There were several limitations to the current study. Reasons for performing longitudinal imaging in IPF and FHP patients can be varied. Disproportionately, imaging is repeated following clinical deterioration. Consequently, patients with acute exacerbations, infections, pneumothoraces [25, 40] and pneumomediastinum, which occur with increased frequency in PPFE, were not infrequent in our study cohorts (figure 1, supplementary figure S1). These patients and those with coexisting lung malignancies were excluded from the current analysis to avoid non-PPFE pathology being mistakenly characterised as PPFE by the computer. We may therefore have underestimated the prevalence of progressive PPFE occurring in IPF and FHP. In addition, we did not have detailed information in the study population on the use of immunomodulatory therapies, which could have influenced the progression of PPFE.

Through a retrospective analysis of non-protocolised scans, our study demonstrated a strong mortality signal in real-world multicentred noisy data. While we adjusted our analyses to account for biases between study centres through mixed-effects models and frailty Cox models, we also tried to delineate measurement noise associated with quantitative analysis of longitudinal CT imaging. As it is only necessary to detect a digital signature equivalent to PPFE on one single voxel out of the many millions of lung voxels present on a single CT, some measure of PPFE will invariably be detected by computational CT analysis. However not all PPFE or PPFE change detected by a computer is real, e.g., PPFE change could be artificially inflated by a poor inspiratory effort on a second timepoint CT. We estimated the degree of noise from longitudinal CT analysis of PPFE change as 50% of the standard deviation of PPFE seen at baseline, in accordance with similar prior work in IPF. The similar effect size of our adjusted PPFE quantitation on mortality analysis across the two study cohorts reinforces our belief that our estimation of noise is appropriate and has clinical utility.

In conclusion, our study highlights the independent deleterious prognostic effect of worsening computerised PPFE-like lesions in patients with IPF and FHP. PPFE progression only associated weakly with measures of ILD progression in IPF suggesting that the distinct disease trajectories for ILD and PPFE may represent separate pathophysiological pathways. Over 20% of patients in the two study cohorts were identified with a progressive PPFE phenotype which independently associated with mortality.

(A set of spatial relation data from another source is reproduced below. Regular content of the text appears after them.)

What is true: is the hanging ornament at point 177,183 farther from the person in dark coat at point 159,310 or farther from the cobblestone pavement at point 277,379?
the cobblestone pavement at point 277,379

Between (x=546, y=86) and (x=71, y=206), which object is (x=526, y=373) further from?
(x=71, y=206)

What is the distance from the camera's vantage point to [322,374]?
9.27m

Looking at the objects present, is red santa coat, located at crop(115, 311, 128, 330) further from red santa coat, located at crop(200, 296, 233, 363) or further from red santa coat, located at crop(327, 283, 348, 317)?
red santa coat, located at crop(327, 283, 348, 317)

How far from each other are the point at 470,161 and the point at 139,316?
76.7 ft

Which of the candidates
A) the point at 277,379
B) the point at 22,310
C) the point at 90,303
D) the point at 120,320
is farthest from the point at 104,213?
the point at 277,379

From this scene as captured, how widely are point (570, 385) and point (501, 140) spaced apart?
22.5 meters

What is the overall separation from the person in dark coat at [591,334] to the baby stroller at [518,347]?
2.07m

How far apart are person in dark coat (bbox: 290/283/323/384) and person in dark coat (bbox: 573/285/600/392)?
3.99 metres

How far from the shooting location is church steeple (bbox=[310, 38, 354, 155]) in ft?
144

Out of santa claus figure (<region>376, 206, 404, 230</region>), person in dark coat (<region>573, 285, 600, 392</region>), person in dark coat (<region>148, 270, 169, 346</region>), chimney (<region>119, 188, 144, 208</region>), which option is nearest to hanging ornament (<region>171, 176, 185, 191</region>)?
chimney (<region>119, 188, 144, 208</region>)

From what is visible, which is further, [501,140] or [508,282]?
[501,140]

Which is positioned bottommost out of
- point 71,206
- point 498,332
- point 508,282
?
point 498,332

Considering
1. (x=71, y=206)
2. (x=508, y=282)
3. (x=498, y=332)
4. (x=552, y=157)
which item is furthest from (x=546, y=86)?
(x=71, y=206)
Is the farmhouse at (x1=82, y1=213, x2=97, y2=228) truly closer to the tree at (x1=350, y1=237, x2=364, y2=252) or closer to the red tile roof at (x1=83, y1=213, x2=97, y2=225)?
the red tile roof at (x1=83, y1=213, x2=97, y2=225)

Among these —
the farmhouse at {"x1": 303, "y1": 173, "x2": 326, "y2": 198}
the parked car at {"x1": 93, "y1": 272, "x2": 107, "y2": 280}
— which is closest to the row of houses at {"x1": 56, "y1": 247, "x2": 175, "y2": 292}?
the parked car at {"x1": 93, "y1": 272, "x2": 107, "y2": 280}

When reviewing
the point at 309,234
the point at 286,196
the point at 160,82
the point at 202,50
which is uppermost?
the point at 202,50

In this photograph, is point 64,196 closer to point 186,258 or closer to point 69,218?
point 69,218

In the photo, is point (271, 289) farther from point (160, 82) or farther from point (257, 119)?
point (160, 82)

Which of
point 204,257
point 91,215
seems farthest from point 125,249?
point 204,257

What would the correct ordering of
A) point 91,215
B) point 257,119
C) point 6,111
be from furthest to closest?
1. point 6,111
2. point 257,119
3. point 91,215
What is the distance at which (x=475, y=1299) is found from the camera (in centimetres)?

Given the need for new targeted therapies for PPFE, our computer-based quantitation of PPFE could act as a new end-point in randomised clinical trials.

Supplementary material

Supplementary Material

Please note: supplementary material is not edited by the Editorial Office, and is uploaded as it has been supplied by the author.

Supplementary material 00637-2022.SUPPLEMENT

Footnotes

  • Provenance: Submitted article, peer reviewed.

  • Acknowledgements: The authors would like to thank the family of Nathalie Soffe for their support of research into improving the understanding of PPFE development.

  • Author contributions: E. Gudmundsson, A. Zhao, I. Stewart, A.U. Wells, S.M. Janes, D.C. Alexander and J. Jacob contributed to study design and data interpretation. E. Gudmundsson, A. Zhao, N. Mogulkoc, M.G. Jones, C.H.M. van Moorsel, W. Wuyts, J. Porter, S. Verleden, R. Savas, C.J. Brereton, H.W. van Es, T. Goos, M. Heightman, O. Unat, K. Pontoppidan, F. van Beek, M. Veltkamp, T. Wallis, B. Gholipour, L. De Sadeleer, E. Denneny, A. Nair, R. Chapman, M. Vermant, A. Ahmed, M. Taylor, M. Duncan, A. Procter, H. Garthwaite and J. Jacob were responsible for data acquisition. E. Gudmundsson, A. Zhao, I. Stewart and J. Jacob contributed to the statistical analysis. E. Gudmundsson and J. Jacob prepared the first draft of the manuscript. E. Gudmundsson and J. Jacob were responsible for study data integrity. All authors reviewed the manuscript and approved the final submitted version.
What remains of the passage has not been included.